(Stored data)
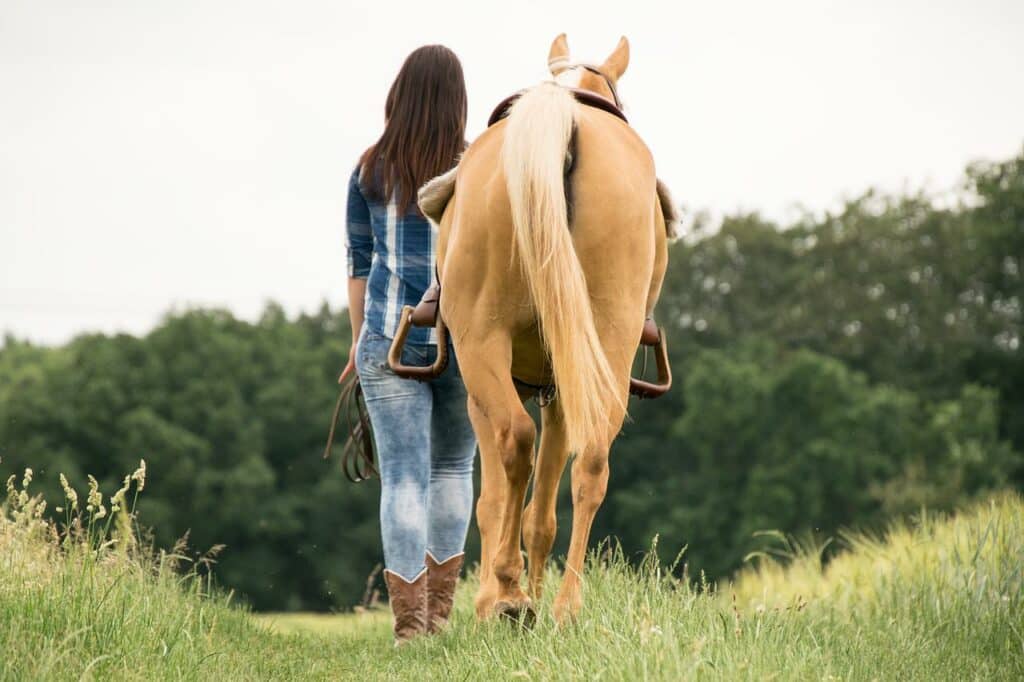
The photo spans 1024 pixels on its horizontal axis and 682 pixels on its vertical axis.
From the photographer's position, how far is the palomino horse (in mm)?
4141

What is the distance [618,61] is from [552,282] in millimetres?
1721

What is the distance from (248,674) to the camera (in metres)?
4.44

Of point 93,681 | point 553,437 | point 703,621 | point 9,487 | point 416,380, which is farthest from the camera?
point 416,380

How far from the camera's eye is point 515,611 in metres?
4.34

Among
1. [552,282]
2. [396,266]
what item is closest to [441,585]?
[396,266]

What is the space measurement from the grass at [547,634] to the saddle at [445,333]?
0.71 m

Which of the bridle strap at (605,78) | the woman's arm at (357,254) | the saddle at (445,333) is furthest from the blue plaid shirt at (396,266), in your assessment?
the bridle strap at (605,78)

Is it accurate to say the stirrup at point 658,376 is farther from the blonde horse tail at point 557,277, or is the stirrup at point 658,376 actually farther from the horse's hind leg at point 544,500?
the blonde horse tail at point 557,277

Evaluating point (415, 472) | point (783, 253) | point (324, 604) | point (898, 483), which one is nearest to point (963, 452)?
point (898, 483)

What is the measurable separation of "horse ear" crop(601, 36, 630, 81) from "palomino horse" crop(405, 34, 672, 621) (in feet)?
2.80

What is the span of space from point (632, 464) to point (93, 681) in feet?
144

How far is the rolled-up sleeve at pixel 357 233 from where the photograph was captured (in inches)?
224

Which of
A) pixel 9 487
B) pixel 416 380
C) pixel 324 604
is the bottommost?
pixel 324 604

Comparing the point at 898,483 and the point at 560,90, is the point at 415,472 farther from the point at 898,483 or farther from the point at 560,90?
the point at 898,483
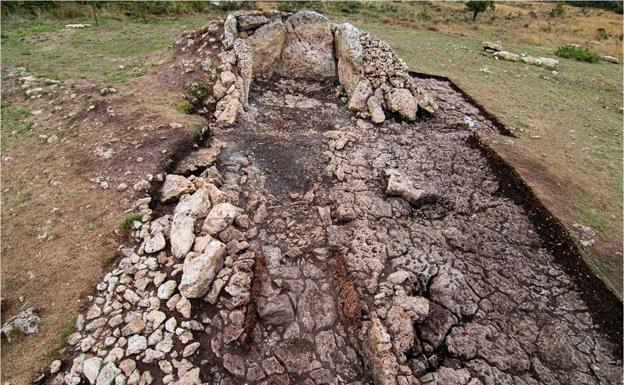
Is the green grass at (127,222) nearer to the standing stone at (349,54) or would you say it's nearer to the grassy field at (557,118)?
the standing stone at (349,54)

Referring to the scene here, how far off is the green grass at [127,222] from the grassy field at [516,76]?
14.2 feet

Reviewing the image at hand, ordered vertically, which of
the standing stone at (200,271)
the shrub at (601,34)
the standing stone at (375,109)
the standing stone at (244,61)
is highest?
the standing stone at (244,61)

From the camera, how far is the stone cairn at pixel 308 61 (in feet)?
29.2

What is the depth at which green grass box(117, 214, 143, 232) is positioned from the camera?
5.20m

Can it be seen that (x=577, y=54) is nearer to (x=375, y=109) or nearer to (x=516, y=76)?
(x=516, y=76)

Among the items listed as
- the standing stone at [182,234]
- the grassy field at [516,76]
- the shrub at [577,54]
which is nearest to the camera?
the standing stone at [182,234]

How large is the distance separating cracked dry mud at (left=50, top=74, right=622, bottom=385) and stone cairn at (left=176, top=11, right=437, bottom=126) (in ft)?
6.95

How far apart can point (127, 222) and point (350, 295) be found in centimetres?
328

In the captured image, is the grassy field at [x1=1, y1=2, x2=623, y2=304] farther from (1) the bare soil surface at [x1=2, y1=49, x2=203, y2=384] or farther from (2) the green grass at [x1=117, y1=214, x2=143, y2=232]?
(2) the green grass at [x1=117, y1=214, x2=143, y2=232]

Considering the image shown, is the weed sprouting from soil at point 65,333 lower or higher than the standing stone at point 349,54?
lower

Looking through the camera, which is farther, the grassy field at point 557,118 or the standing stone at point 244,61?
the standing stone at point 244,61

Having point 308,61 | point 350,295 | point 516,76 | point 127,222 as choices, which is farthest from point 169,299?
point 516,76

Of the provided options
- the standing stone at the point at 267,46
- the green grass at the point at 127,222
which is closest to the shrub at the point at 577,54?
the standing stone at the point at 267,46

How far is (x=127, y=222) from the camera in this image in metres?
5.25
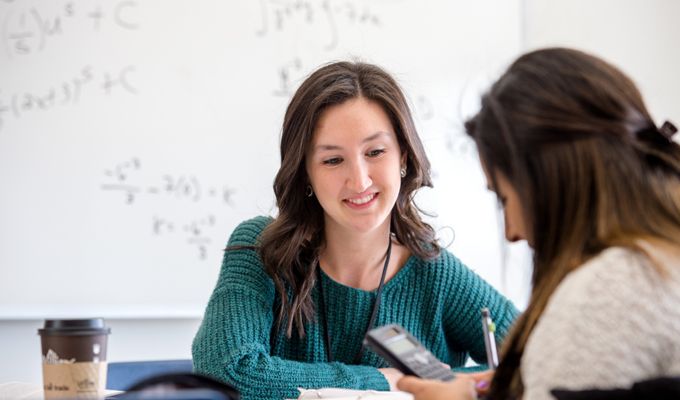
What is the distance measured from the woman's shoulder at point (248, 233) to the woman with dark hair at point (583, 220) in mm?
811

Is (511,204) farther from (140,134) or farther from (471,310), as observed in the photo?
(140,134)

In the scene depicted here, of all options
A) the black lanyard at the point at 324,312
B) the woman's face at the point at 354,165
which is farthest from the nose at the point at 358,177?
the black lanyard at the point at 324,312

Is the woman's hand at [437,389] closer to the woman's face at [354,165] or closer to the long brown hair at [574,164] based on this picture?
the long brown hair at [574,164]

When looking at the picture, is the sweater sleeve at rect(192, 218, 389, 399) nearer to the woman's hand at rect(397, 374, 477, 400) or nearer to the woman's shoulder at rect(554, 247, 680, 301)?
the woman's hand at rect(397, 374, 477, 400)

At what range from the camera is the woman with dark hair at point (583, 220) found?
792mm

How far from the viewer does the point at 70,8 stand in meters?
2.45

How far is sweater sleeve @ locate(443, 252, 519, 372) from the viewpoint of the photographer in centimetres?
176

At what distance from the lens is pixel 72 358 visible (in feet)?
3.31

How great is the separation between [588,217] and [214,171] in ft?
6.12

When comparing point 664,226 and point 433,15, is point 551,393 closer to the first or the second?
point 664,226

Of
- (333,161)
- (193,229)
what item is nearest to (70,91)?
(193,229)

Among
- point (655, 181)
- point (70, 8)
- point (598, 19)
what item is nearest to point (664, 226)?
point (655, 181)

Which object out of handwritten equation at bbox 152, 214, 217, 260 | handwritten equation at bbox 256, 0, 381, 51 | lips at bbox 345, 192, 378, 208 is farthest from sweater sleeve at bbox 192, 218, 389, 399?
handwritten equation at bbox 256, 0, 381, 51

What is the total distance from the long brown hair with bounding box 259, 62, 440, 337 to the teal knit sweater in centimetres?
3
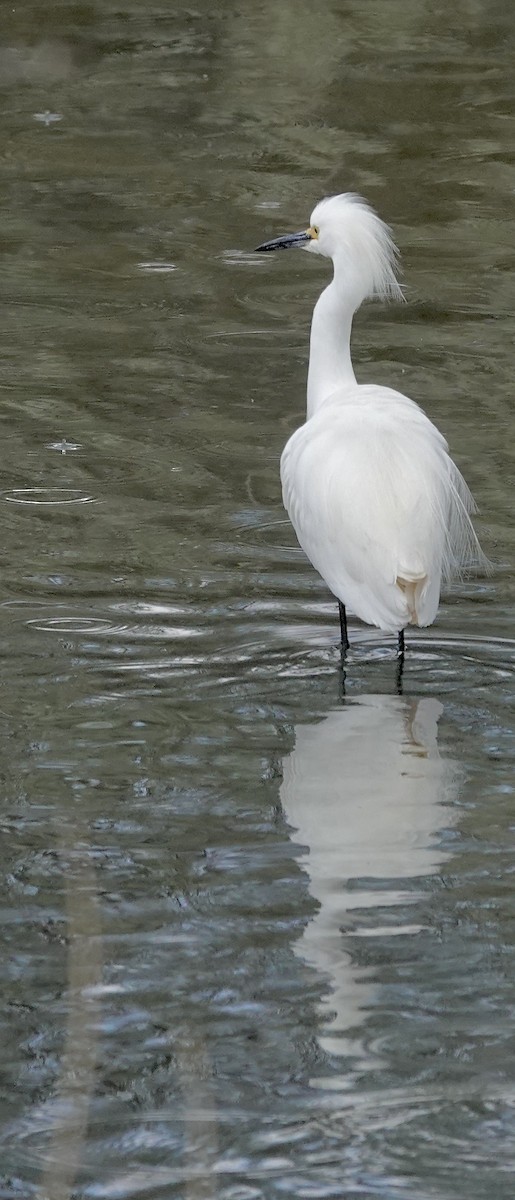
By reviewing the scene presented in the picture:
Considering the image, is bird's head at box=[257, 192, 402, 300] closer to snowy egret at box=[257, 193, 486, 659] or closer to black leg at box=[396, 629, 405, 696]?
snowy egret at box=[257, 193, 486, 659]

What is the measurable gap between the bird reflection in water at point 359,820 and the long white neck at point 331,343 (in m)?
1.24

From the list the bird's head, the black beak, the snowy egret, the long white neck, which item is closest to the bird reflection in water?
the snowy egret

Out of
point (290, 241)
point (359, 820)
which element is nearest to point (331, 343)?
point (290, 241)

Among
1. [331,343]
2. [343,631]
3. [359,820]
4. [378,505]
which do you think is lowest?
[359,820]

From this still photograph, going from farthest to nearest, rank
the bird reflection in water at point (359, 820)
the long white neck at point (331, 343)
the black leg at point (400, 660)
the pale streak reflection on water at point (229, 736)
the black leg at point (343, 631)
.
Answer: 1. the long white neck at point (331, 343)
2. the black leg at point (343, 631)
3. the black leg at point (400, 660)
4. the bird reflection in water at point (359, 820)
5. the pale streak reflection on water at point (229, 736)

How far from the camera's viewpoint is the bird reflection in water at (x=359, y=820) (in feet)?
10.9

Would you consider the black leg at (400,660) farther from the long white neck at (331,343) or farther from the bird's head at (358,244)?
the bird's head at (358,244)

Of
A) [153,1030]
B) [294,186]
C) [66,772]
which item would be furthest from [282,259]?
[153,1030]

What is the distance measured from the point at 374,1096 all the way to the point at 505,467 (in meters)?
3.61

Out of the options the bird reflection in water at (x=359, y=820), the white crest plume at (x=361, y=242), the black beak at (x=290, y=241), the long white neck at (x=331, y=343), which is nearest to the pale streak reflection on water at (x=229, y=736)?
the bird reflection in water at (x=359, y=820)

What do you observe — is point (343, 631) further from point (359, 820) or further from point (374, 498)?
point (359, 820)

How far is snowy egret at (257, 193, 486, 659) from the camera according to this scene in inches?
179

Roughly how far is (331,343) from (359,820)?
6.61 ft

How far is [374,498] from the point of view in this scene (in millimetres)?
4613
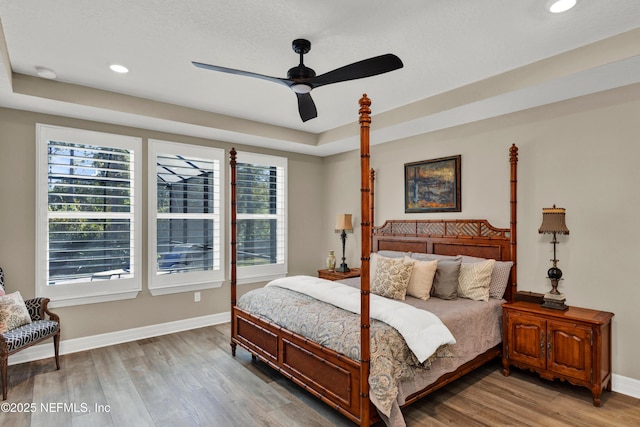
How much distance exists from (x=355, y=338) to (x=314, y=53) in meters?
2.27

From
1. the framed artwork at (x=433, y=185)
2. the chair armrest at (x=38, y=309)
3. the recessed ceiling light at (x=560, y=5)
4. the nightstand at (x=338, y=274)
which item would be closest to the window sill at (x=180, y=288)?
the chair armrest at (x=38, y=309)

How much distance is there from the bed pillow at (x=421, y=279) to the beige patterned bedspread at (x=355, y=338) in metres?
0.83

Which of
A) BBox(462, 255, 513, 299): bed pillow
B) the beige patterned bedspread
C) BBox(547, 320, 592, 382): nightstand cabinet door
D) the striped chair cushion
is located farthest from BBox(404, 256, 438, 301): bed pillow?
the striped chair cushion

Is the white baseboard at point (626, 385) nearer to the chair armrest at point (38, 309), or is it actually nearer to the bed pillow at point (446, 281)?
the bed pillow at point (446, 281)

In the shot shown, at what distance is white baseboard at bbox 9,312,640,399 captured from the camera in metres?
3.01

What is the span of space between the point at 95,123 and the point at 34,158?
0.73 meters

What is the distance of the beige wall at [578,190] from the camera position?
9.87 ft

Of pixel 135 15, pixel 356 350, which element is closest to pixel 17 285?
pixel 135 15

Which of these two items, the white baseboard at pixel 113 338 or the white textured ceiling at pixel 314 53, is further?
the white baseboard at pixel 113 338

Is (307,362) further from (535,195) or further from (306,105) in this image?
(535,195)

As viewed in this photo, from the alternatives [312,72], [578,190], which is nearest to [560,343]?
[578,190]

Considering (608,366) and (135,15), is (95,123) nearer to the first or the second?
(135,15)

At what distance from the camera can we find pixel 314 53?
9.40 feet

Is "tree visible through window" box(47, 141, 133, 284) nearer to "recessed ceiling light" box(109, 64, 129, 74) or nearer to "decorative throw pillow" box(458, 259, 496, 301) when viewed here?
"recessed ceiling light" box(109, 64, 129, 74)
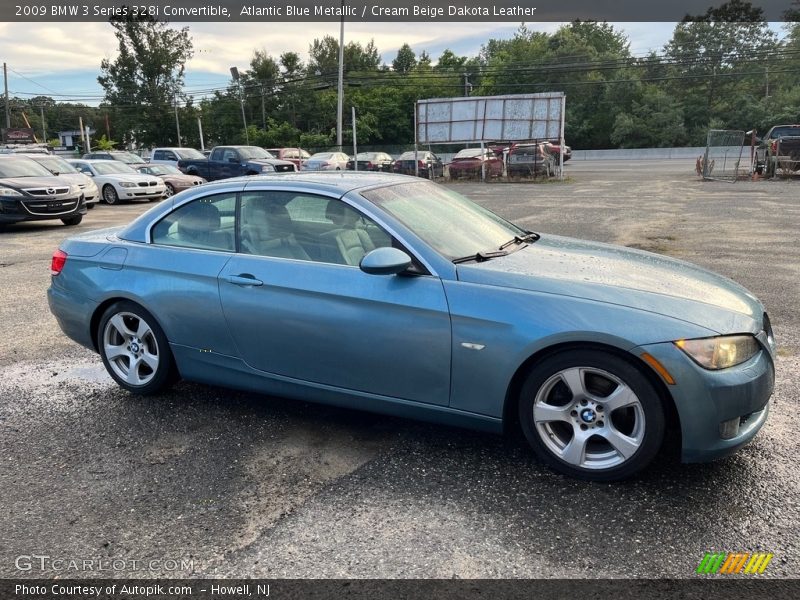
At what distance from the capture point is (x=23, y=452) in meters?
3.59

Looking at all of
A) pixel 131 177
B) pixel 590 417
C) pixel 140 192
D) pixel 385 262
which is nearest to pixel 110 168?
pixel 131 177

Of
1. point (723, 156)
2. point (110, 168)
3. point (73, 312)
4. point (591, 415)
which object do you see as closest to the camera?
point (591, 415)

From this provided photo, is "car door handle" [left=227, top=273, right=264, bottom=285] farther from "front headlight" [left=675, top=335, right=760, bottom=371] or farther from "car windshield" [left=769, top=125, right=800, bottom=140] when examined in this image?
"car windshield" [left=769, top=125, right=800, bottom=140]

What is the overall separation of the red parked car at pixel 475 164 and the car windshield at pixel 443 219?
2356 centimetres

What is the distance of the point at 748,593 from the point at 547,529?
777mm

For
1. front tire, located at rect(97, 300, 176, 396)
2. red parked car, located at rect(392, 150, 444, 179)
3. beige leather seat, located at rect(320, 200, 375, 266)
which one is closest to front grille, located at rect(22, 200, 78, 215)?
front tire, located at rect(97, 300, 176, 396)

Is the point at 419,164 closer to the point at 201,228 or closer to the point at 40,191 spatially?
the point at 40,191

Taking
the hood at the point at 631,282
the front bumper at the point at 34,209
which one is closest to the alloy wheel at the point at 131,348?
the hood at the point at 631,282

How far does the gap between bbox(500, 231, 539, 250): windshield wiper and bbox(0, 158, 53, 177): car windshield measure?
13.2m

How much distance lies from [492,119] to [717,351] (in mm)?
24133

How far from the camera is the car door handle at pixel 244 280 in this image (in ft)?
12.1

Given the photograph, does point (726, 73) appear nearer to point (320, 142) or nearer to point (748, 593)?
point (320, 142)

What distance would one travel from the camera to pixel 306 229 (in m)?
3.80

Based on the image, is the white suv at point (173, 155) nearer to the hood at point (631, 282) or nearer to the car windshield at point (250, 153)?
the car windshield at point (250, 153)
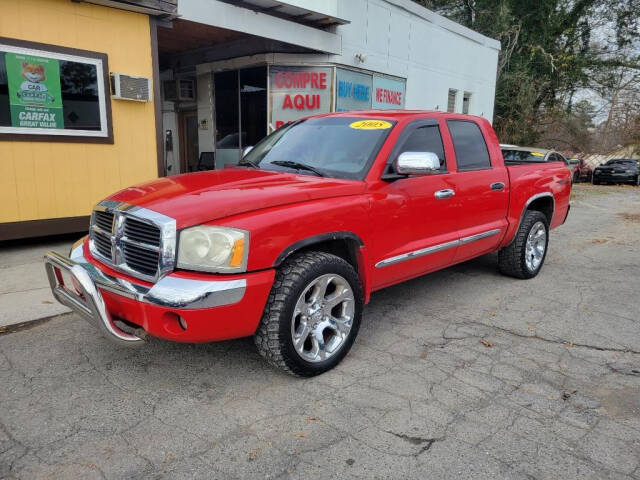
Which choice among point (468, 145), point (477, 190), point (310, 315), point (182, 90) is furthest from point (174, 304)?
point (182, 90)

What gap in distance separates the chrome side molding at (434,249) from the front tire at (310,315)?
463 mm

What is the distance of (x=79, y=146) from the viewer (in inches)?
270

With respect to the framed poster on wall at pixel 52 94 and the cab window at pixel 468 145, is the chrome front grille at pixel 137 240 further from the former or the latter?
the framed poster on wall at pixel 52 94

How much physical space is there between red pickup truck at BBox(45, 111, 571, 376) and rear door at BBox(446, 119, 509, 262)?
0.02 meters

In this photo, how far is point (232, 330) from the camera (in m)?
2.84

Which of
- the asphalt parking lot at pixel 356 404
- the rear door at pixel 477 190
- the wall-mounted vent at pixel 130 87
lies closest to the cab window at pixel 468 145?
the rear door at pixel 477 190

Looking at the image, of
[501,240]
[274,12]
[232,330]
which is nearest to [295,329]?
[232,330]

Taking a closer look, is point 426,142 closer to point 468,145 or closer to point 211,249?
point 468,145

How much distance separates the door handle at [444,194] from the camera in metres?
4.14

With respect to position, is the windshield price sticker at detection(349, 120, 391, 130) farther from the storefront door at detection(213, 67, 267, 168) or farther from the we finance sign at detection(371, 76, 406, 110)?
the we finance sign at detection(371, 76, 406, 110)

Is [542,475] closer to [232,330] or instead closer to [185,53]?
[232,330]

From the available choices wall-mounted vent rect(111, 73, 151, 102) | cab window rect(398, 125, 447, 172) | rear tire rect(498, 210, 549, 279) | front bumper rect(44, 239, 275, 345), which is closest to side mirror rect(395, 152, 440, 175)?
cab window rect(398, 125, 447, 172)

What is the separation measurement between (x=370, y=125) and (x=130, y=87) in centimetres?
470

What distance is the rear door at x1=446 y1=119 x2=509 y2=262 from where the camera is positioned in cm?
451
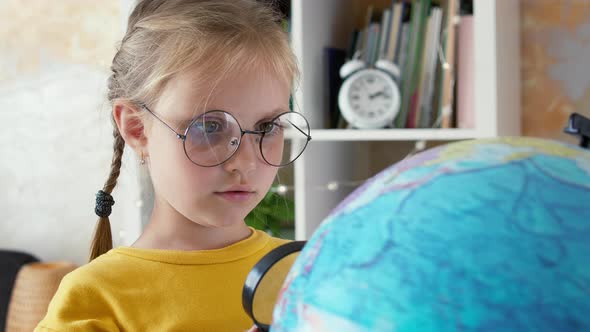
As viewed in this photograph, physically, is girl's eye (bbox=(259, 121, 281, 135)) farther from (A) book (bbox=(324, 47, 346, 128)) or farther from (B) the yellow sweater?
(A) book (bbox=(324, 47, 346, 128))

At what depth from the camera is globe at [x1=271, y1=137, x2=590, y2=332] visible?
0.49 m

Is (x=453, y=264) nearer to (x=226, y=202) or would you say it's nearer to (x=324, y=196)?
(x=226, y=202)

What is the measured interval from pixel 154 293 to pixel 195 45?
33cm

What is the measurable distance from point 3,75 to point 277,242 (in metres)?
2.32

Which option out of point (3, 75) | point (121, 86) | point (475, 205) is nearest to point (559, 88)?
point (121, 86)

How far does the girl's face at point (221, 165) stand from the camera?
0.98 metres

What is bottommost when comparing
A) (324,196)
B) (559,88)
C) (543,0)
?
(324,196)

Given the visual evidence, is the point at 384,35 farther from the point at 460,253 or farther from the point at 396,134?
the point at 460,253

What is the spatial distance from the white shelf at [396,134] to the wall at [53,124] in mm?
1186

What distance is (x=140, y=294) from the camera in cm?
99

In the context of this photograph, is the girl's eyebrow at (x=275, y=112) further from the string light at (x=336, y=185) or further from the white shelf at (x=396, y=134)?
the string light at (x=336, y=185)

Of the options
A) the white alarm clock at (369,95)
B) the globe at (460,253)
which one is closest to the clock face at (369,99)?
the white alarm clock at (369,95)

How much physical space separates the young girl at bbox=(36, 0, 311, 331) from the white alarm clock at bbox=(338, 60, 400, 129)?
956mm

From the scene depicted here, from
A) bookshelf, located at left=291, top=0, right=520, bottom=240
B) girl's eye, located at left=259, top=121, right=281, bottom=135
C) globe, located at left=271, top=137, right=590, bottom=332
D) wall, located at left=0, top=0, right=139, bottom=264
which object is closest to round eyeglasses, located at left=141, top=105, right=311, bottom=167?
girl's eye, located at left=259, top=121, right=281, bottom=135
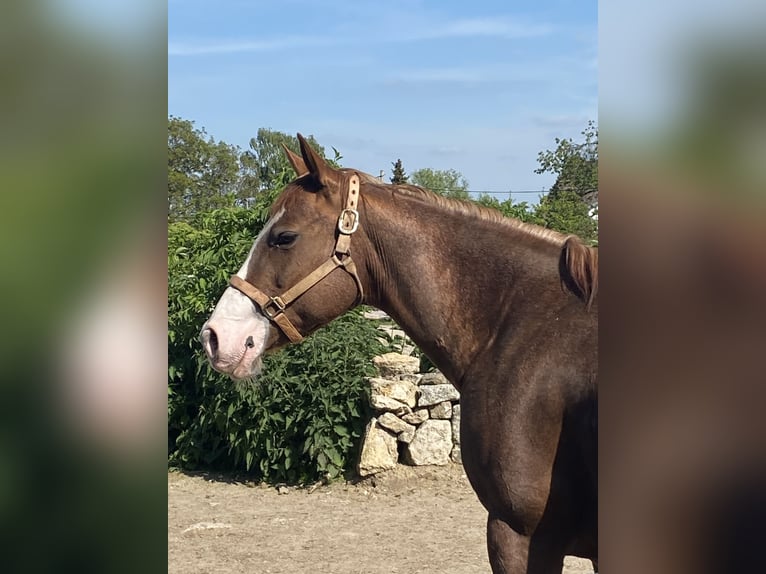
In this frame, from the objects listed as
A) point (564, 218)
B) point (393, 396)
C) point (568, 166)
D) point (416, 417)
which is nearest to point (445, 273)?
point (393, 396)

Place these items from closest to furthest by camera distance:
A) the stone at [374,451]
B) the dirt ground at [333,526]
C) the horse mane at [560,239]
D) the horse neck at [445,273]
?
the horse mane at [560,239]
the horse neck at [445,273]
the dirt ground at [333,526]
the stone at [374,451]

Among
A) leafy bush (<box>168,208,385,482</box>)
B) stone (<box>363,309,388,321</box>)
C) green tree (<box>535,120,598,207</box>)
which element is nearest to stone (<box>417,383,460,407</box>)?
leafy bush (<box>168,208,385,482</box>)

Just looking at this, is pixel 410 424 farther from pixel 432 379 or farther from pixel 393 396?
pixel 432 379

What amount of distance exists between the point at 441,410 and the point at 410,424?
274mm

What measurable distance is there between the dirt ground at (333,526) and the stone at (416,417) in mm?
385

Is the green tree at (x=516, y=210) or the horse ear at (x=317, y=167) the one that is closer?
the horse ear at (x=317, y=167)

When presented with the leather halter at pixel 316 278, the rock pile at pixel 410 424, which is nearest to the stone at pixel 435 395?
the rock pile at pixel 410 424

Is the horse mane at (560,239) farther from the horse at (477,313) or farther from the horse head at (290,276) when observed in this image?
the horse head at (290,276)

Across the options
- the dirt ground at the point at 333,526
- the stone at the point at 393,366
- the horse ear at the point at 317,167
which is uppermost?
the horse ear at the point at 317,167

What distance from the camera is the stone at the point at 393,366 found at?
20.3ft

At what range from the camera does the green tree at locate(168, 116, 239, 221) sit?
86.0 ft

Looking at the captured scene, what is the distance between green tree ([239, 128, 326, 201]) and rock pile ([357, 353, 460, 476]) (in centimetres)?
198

### Problem requirements:
Reproduce the items word for word, from the line containing "What distance from the camera is" through the end of the items, including both ends.

### Solution below:
What distance from the camera is the stone at the point at 393,366 found at?
20.3ft

At what range from the camera does the green tree at locate(168, 116, 239, 221) sit?
86.0 ft

Looking at the captured scene, what is the distance between green tree ([239, 128, 326, 201]) and rock pile ([357, 353, 460, 476]) (in centimetres)?
198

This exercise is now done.